Barry Joyce and Rachel Brannick with their children, Greyson and Addison
A Kilcock couple are campaigning for the HSE to fund an expensive drug which is their son requires to need a normal life.
Barry Joyce and Rachel Brannick are the parents of Greyson, who was born in the early hours of last St Stephen’s Day with a condition known as PKU (Phenylketonuria) which means that he cannot break down a protein known as phenylalanine.
As a result, it can accumulate in the body eventually causing severe brain damage, and a deterioration of cognitive function. It is believed that many cases of the PKU have gone undiagnosed for many years around the world and in Ireland. Phenylalanine is found in many foods, mainly proteins.
“As it happens phenylalanine is acutally toxic to all of us if we don’t break it down,” Barry told the Leinster Leader.

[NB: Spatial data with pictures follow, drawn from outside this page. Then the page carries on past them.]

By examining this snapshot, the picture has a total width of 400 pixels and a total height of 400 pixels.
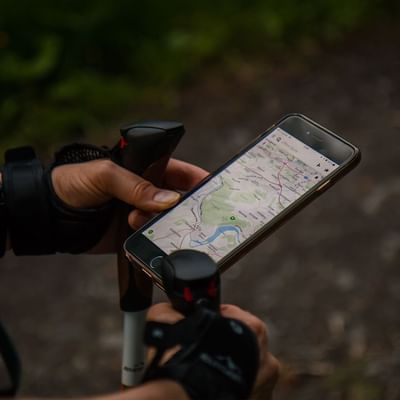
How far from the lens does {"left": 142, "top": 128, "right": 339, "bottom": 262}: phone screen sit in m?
1.98

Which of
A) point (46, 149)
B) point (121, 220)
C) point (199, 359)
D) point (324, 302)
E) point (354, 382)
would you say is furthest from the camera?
point (46, 149)

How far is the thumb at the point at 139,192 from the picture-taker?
200 cm

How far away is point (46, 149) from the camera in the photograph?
4.78 metres

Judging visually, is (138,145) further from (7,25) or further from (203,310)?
(7,25)

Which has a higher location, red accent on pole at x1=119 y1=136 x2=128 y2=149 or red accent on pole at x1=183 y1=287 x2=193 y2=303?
red accent on pole at x1=119 y1=136 x2=128 y2=149

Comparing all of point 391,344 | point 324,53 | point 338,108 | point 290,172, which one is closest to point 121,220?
point 290,172

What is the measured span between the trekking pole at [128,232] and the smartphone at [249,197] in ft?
0.27

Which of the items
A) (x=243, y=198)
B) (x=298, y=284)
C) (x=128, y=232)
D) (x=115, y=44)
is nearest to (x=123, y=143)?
(x=128, y=232)

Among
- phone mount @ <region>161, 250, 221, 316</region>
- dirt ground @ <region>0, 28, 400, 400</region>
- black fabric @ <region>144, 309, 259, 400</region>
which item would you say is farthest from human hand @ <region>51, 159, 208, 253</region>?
dirt ground @ <region>0, 28, 400, 400</region>

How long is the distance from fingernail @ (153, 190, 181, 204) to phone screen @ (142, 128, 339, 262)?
33 mm

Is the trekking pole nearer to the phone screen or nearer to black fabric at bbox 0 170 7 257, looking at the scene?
the phone screen

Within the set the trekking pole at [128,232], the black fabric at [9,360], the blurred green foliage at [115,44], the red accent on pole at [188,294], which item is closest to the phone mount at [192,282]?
the red accent on pole at [188,294]

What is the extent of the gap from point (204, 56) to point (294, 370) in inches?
103

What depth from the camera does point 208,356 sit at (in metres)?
1.50
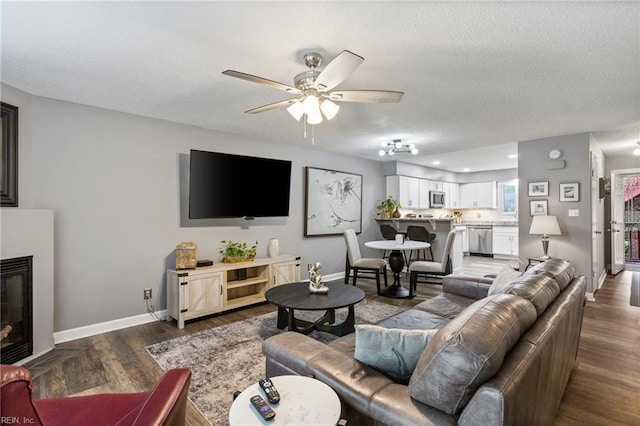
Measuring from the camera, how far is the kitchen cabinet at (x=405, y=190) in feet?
22.1

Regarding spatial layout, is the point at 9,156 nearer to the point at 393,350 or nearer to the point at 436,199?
the point at 393,350

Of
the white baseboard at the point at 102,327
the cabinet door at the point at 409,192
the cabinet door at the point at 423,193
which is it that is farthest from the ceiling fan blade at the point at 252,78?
the cabinet door at the point at 423,193

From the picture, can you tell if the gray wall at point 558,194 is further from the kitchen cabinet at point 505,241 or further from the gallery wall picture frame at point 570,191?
the kitchen cabinet at point 505,241

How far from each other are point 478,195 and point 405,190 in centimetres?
340

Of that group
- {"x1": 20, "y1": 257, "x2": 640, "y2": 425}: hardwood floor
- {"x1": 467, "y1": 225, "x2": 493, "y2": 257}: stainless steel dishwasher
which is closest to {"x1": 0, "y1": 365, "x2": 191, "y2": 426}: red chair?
{"x1": 20, "y1": 257, "x2": 640, "y2": 425}: hardwood floor

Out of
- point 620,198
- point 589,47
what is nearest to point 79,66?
point 589,47

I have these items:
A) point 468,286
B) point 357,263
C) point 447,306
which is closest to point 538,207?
point 468,286

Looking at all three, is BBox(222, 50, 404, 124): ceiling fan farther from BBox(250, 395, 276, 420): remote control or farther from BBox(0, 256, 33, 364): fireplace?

“But we all produce an enzyme which breaks it down, preventing it from becoming dangerous to us.”
People with PKU don’t have that enzyme, and the drug, Kuvan, essentially replicates that enzyme and breaks down the phenylalanine to become a sustance called tyrosine.
Without the medication, affected people must stay on a very restricted diet, with regular testing to make sure the amounts of phenylalanine are within acceptable levels.

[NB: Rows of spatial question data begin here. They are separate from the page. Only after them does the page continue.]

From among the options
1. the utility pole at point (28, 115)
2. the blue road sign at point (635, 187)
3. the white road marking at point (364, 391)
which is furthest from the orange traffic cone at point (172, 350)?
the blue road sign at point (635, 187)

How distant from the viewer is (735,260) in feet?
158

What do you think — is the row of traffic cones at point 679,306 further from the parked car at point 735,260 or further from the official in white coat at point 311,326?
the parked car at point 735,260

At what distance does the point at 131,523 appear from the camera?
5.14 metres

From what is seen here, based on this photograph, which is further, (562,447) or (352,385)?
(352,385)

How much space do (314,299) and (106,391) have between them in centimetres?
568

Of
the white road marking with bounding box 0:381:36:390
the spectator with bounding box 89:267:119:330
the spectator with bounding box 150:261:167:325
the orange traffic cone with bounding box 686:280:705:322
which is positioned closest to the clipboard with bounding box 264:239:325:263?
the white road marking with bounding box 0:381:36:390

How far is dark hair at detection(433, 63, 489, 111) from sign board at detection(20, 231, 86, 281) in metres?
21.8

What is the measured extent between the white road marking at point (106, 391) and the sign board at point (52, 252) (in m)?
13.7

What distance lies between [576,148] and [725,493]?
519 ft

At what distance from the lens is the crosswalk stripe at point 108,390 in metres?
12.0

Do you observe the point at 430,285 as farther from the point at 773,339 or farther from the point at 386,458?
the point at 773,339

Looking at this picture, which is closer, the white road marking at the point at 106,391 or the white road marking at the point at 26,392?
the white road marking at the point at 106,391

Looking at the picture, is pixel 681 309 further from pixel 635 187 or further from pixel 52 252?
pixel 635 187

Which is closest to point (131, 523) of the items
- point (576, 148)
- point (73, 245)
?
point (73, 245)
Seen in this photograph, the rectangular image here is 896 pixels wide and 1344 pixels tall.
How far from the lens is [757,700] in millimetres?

However the medication has not yet become available in Ireland, because the process the HSE uses to decide on whether to fund a drug or not has twice turned it down as being uneconomical.
Although it can be toxic, as a protein a certain amount of phenylalanine is necessary for our growth and development.
Barry explained that the condition was detected in his son using the heel prick test.
He recounted how Rachel had received a call about a week after Greyson was born, telling her to come into Temple Street the next morning.
“I was in Roscommon at the time for work,” he explained, “I hopped straight into the car and headed for home.”
The following morning they went into the hospital and were told for the first time about PKU.
“We were told immediately to stop breast feeding,” he said. “We’re pretty much advocates of breast feeding so that was pretty hard to take.”
Things have settled down now for the young family. They have re-introduced some breast feeding, and they are now experts in what foods are ok and which are not.
“Every week on a Wednesday, we get a phonecall with a dietician from Temple Street, with a plan for the next week.
“And every sunday morning, before he eats, we conduct a blood test with a prick of his heel to test the tyrosine level.
Different people with PKU have different levels of deficiency of the enzyme, and it requires constant monitoring. Meanwhile he can get synthetic proteins which don’t contain phenylalanine in the form powder or gel form.
The long term prognosis is good.
“If you stick to the diet, there’s no reason you can’t live a full and wholesome life, albeit one where you never taste steak,” Barry said.
The PKU Association of Ireland says the process of deciding whether a drug is economical or not is flawed, and in the case of Kuvan, which is ironically made in Cork, designed to fail.
In simple terms, the drugs are tested on a large sample of people to measure their success in improving the lives of potential recipients.
Because PKU is much less common than, for instance, cancer, it cannot be tested on a large number of people, and therefore the results are skewed.
Therefore, the PKUAI believe Kuvan will always fail the test in Ireland.
It is available for people in most other countries around mainland Europe and in the western world.
According to Barry, while Kuvan doesn’t ‘cure’ PKU, it brings about significant improvements in quality of life, and reducing dependance on synthetic protein.